As reported in a recent issue of Bioorganic and Medicinal Chemistry, the researchers computationally filtered a set of commercially available compounds to find those that were less than 320 Da and were negatively charged, thereby potentially mimicking a phosphate. They then used DOCK 3.5.54 to see which of the resulting 64,000 molecules might bind in the active site of 6PGDH, resulting in 5836 possible hits. Subsequent triaging led to the purchase of 71 compounds. These were tested for inhibition of the enzyme at 200 micromolar concentration. Ten of these compounds inhibited the enzyme more than 80% at this concentration, of which 3 gave clean IC50 curves. These three molecules are all 5-membered carboxylic-acid-containing heterocycles, and although the IC50s are modest (ranging from 28 to 45 micromolar), they have good ligand efficiencies (up to 0.66 (kcal/mol)/atom). A computational search for analogs resulted in a few more active molecules with similar properties.

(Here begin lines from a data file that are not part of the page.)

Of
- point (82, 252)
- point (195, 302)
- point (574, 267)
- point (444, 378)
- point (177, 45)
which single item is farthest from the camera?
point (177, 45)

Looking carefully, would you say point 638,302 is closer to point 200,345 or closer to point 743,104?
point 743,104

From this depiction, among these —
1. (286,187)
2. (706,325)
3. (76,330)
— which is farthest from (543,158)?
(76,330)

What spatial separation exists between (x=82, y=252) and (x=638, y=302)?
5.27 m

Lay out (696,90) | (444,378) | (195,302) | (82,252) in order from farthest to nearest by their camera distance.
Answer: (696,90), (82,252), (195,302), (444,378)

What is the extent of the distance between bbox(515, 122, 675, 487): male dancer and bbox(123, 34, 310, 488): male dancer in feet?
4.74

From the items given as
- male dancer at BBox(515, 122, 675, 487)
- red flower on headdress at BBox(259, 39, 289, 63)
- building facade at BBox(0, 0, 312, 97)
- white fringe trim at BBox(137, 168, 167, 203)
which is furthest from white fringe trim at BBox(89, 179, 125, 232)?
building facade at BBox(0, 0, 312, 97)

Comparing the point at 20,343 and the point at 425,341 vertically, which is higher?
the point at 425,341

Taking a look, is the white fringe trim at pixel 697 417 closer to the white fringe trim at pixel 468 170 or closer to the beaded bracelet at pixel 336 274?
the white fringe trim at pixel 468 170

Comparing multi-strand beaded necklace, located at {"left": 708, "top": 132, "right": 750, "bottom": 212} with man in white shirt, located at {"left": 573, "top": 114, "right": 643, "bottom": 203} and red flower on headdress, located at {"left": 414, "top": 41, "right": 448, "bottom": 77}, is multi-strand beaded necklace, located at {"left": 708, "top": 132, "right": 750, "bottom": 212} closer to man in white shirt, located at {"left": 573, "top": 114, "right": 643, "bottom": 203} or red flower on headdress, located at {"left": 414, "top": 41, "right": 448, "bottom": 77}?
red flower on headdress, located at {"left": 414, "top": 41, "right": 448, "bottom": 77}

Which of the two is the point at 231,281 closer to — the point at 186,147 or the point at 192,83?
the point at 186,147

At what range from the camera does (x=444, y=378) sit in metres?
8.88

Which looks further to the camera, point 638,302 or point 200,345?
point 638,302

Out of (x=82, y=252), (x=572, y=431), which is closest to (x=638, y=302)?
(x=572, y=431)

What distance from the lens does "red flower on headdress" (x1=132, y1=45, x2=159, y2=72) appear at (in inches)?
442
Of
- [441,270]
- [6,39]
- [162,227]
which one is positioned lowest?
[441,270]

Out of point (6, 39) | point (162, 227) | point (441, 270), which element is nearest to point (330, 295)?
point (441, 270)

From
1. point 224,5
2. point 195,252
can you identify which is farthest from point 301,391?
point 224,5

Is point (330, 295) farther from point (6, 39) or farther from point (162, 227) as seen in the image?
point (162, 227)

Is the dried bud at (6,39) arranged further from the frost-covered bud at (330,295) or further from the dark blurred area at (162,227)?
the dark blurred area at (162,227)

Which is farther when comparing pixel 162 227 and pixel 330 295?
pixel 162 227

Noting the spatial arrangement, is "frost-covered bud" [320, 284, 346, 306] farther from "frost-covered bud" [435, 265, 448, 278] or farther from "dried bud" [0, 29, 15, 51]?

Whether these fragments can be advanced remains to be seen. The calculated solubilites, Log P, total polar surface area, and intestinal absorption parameters are more attractive than previous inhibitors, but the history of phosphate mimics is not encouraging. Most prominently, the protein PTP-1B, which recognizes phosphotyrosine residues, was once one of the hottest drug targets around, spawning a cottage industry of groups developing phosphotyrosine mimetics. Fragment methods were particularly effective, and numerous potent small molecules were published. But none of them were sufficiently drug-like, and to my knowledge none are in the clinic. Still, it is worth trying: 6PGHD may be more druggable, and approaches like this are likely to provide an answer.